According to the Innocence Project, more than 354 people have been released from prison after DNA evidence showed they were innocent. In 52% of these cases, the misapplication of forensic science contributed to the wrongful conviction of a suspect.
What tests are used to process evidence?
Decades ago, certain scientific tests were used to process evidence. These include the following:
- Bullet lead analysis
- Hair follicle comparisons
- Tire treadmark comparisons
- Fire burn mark comparisons
Today, however, new technology and methods have proven these procedures to yield inaccurate and unreliable results, according to Criminal Legal News.
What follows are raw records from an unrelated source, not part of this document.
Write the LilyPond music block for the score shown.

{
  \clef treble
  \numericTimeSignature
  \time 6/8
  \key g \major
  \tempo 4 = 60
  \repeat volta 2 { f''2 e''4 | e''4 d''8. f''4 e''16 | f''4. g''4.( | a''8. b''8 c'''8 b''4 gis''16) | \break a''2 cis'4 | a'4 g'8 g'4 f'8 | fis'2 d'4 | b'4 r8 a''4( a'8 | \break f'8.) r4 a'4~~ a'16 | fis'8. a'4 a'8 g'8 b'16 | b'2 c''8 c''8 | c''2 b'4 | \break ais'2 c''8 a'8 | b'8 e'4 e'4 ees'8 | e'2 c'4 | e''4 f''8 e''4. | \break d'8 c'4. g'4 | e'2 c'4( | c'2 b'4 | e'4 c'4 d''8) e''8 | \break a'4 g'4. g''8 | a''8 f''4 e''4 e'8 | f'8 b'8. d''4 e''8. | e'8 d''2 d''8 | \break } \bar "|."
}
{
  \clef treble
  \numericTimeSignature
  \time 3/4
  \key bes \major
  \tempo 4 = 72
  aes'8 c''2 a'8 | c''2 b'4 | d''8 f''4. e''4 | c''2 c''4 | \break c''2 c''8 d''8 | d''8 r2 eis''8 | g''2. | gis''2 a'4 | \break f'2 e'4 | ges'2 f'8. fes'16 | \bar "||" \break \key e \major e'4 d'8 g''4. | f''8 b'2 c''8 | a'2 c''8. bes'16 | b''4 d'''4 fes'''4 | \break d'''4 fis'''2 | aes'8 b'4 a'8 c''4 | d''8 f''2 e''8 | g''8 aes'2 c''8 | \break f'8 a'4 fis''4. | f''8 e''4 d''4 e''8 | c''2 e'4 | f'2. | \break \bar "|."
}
Investigators and professionals have stopped using many of these testing methods altogether. So what happens to those who were convicted of a crime based off of these faulty tests?
What happens when professionals make errors?
Humans make mistakes quite often. Yet, when these mistakes result in erroneous test results that may convict a person of a crime, it is critical that scientists do their best to avoid making a mistake. In addition to human errors and mistakes, some lab technicians may intentionally misrepresent the results in order to sway the judge or jury.
The way a scientific professional presents their findings to the court may also be misinterpreted if not given in a clear and concise way. This can also lead to confusion and judgement errors as well.